If I pared down to what I consider my bare necessities, it would be a bass, a tuner, a couple cables, the REDDI, and/or the VT Deluxe. I’m a big Ampeg tube amp nut and I don’t like most DI’s, and the REDDI is the only DI I’ve plugged into that can truly hang with an SVT’s clean sound on its own terms. The REDDI’s rather big so if space and weight are at a premium I’ll just bring the VT Deluxe (and I usually bring it for overdrive anyway), but the REDDI is so good that I’ll usually figure out a way to bring it. Honestly, I could just show up empty-handed and rent a bass and amp and use whatever DI they have, but I prefer being in my comfort zone as much as possible when I’m playing, and I like to have some control over how my bass sound gets sent to the PA.
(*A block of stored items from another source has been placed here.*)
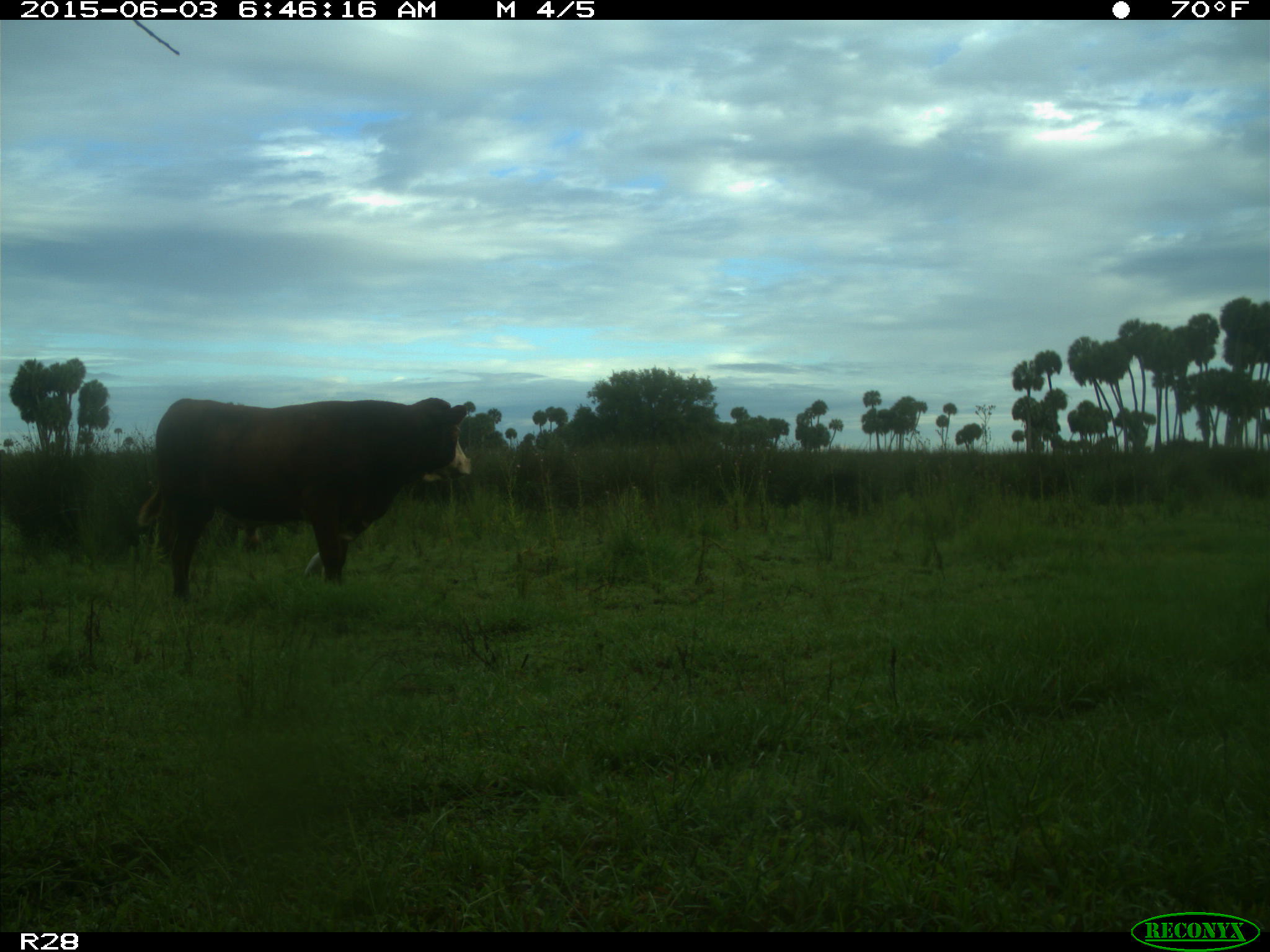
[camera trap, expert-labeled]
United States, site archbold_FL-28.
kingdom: Animalia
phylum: Chordata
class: Mammalia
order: Artiodactyla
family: Bovidae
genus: Bos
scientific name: Bos taurus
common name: domestic cow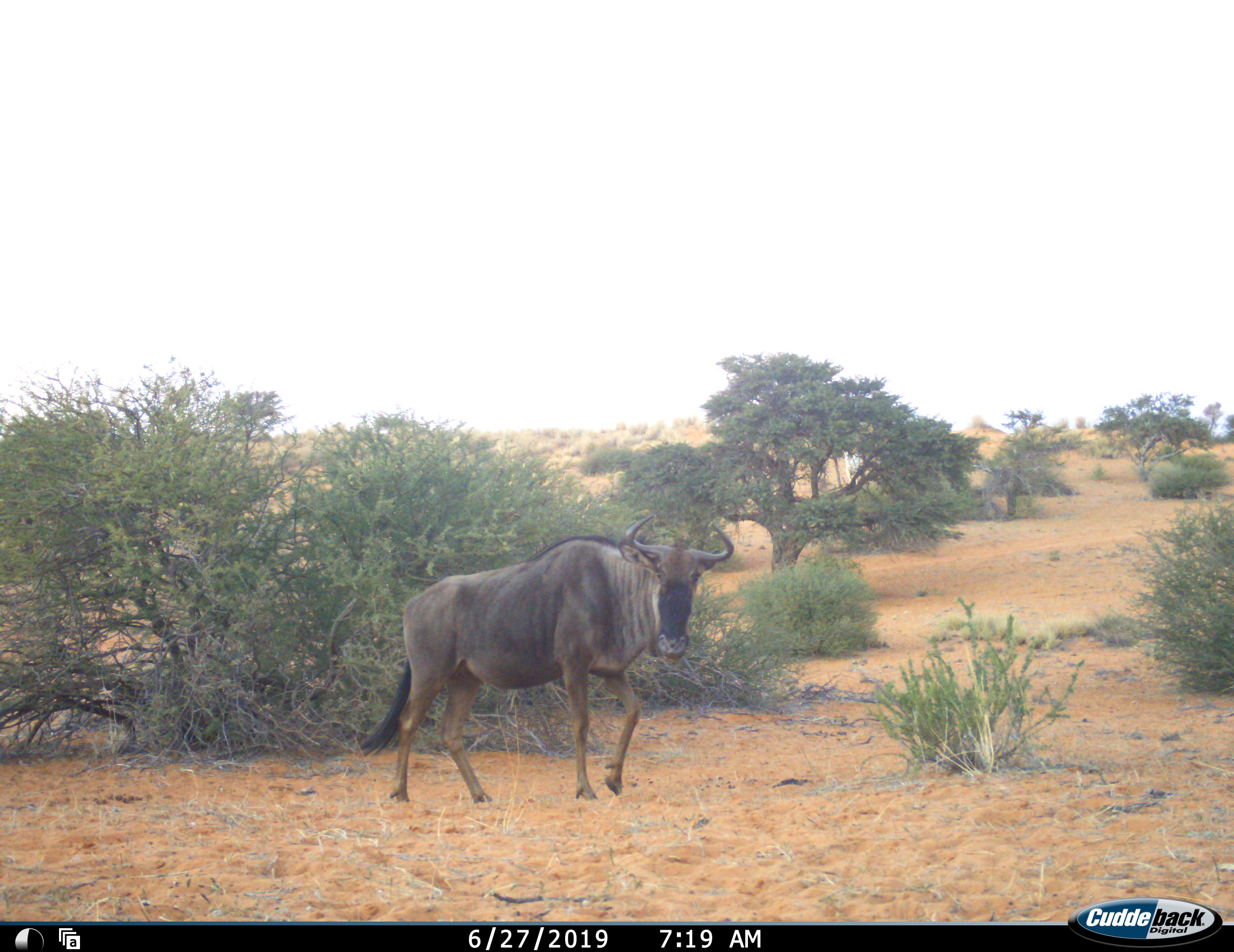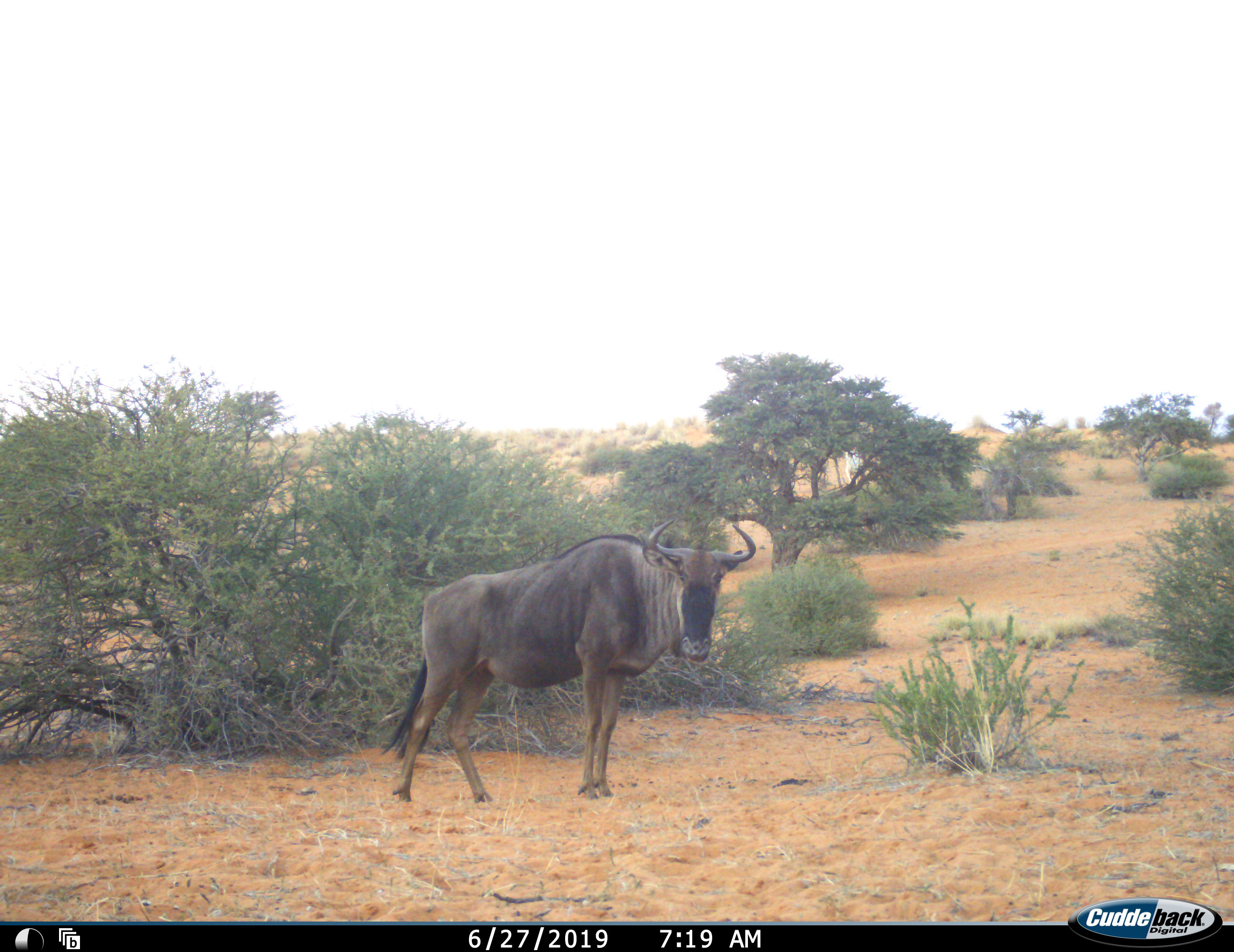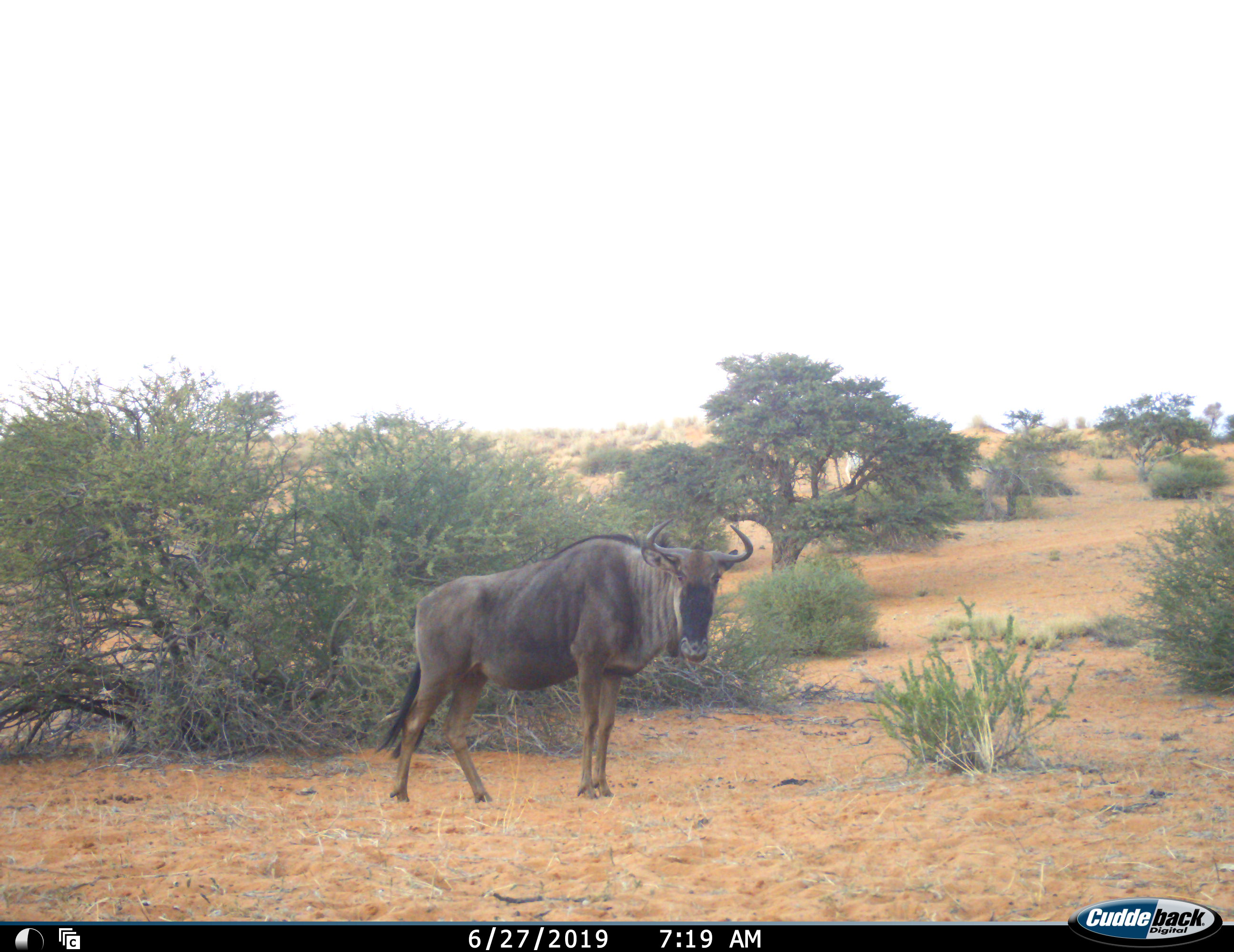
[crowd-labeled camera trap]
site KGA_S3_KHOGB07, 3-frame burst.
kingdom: Animalia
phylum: Chordata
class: Mammalia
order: Artiodactyla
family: Bovidae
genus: Connochaetes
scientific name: Connochaetes taurinus taurinus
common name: blue wildebeest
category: wildebeestblue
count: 1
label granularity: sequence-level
Do you get the music ahead of time?
Sometimes, sometimes not. If they don’t send us anything, we might try to find their hits on Youtube or maybe a recent performance with another band, but you can’t always rely on that. Sometimes they’ve changed their songs considerably from the original versions, sometimes those other bands they’re working with aren’t playing what they want to hear, sometimes they have a lot of other songs they’re doing besides their hits. So in those situations it comes down to sight reading.
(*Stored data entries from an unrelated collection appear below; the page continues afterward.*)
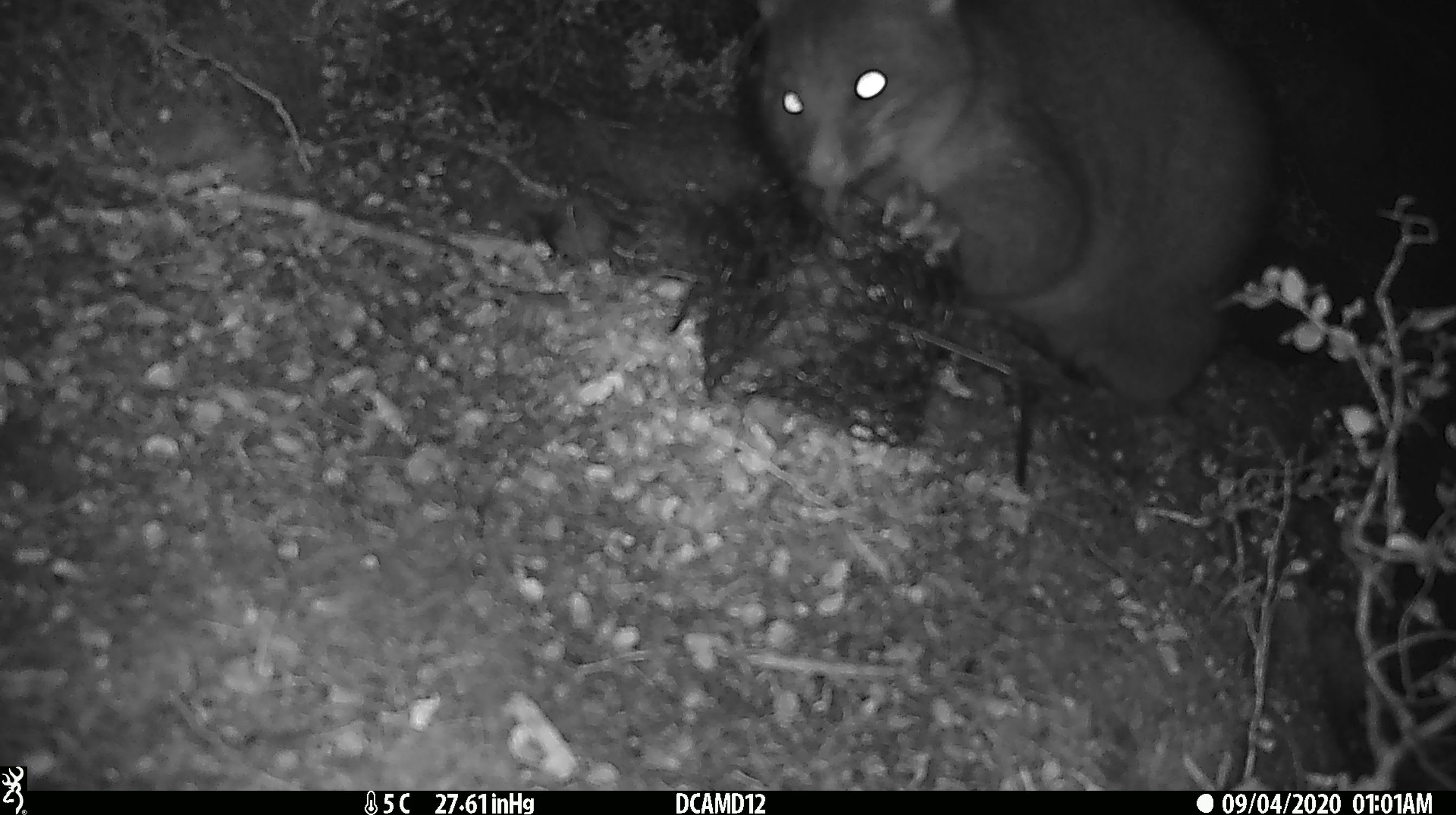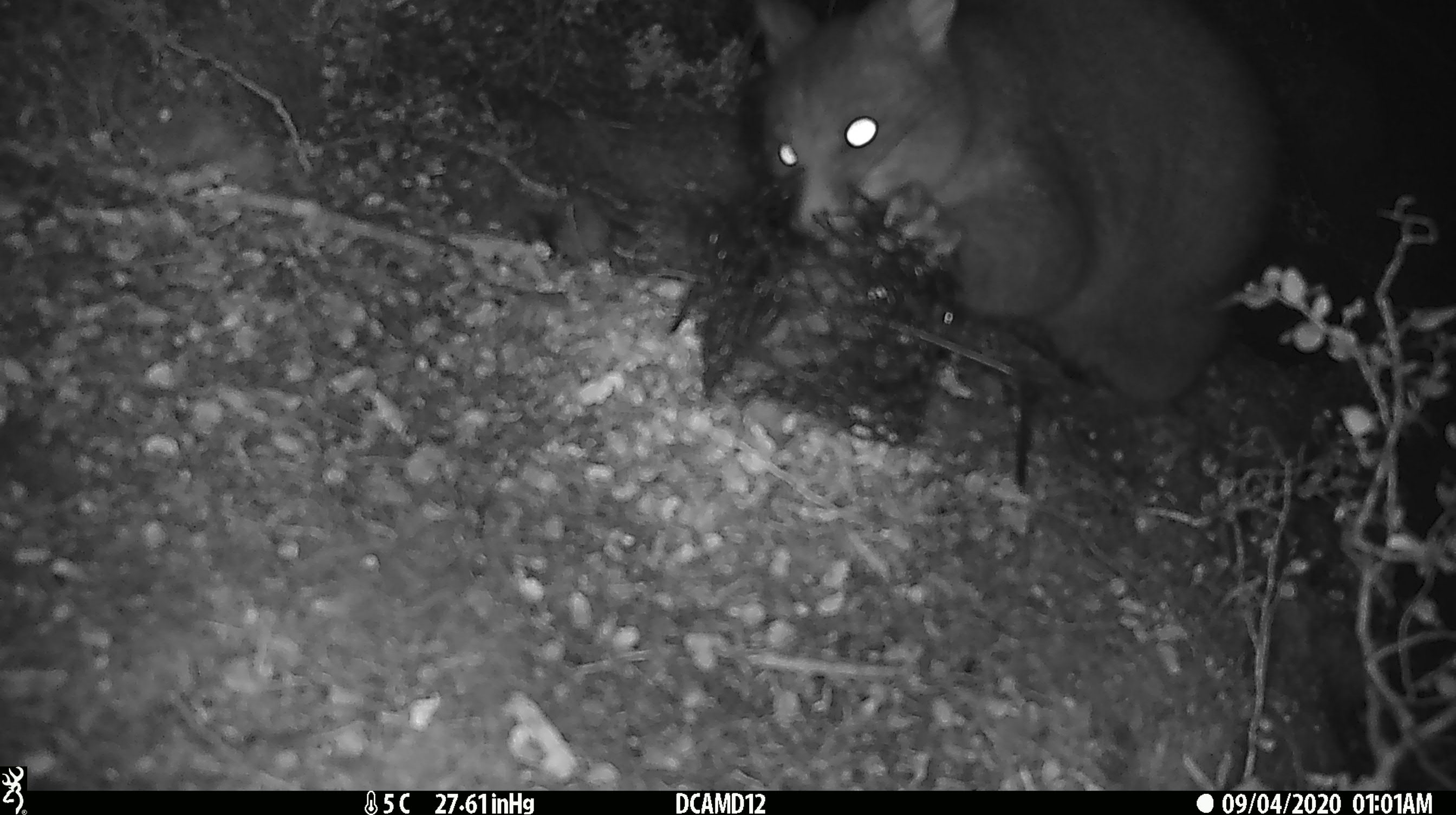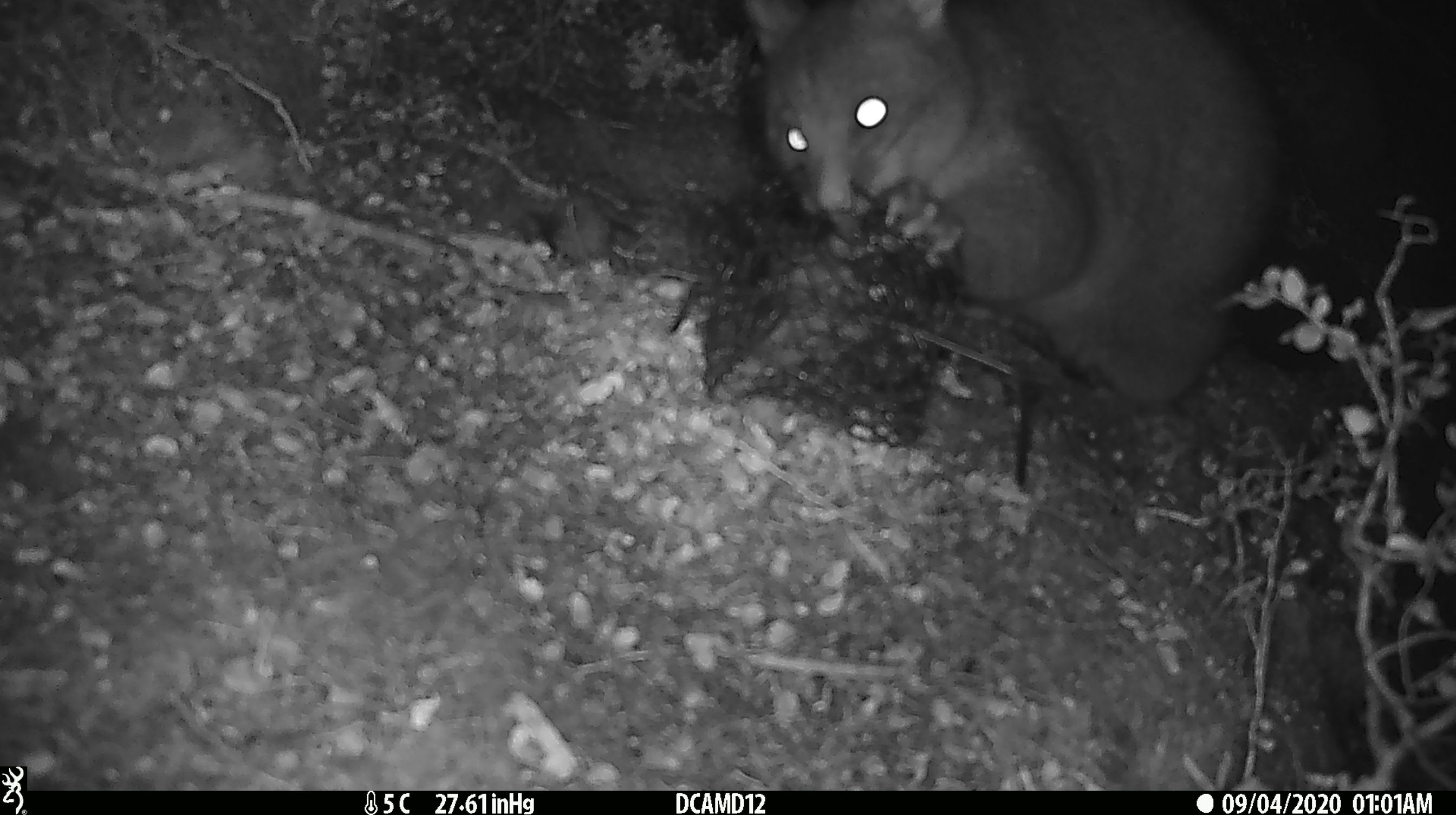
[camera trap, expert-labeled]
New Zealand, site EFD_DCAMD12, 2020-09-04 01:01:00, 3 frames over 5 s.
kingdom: Animalia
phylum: Chordata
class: Mammalia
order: Diprotodontia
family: Phalangeridae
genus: Trichosurus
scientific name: Trichosurus vulpecula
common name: common brushtail possum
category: possum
Possum (common brushtail possum) (Trichosurus vulpecula).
What level of reading and/or sight reading is expected?
You don’t have to be the world’s greatest sight reader, but you need to be decent. Most of the charts we get aren’t too challenging to sight read, but some are. At the very least, you need to be able to sight read chord charts and simple notation, and you need the ability to work out quickly the stuff you can’t sight read.
How much rehearsing is done? Do you run the whole show or just work on spots such as transitions?
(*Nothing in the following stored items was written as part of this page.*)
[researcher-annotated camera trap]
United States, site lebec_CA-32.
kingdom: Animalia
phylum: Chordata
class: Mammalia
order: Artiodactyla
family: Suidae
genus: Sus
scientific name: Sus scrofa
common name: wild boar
If it’s someone whose music we all know well, we’ll just do a soundcheck and go over any sound and lighting cues that the tech staff needs to know. If it’s someone we know but haven’t played their show in a while, we’ll just work on spots or do the first verse/chorus to get the tempos right. But we always fully rehearse the acts we don’t work with very often just to make sure there are no surprises.
Do you play arco at all? If so, or you a German or French player? Why?
I wish I played arco. I have a German bow, but in my hands it might as well be a chainsaw. I would like to rectify that soon, but I need to get off my lazy butt and take some classical lessons.
Would you mind sharing a funny or crazy gig story?
Mohegan Sun Arena in Connecticut, January 2001 with Bowzer’s Rock And Roll Party, a giant oldies show with 12 different artists and we backed them all. It’s a show we’ve done at least once a year ever since, but this was our first time there and it was sold out. We were to open the show with a song by ourselves that our then-guitarist sang lead on.
We’re a pretty high energy band, and we hop and dance around a bit, and at the beginning of the song, I ran up to the front of the stage and did a big Pete Townshend leap into the air. When I came down, my feet went out from under me, I landed square on my tailbone on my way to being laid out flat on my back, and my bass made a loud “CLAAAAANNNNGGG!” As I’m struggling to get up, I see myself on the two giant TV screens on either side of the stage. I get up and we finish the song, and my tailbone is killing me and I can barely walk. Our guitarist walks over to me after the song, and I, like an idiot, think he’s going to ask me if I’m OK. As deadly serious as I’ve ever seen him, he says, “Hey ***hole, why’d you **** up my song?”
I replied just as seriously, “Because I hate you and I wanted to ruin your big moment.”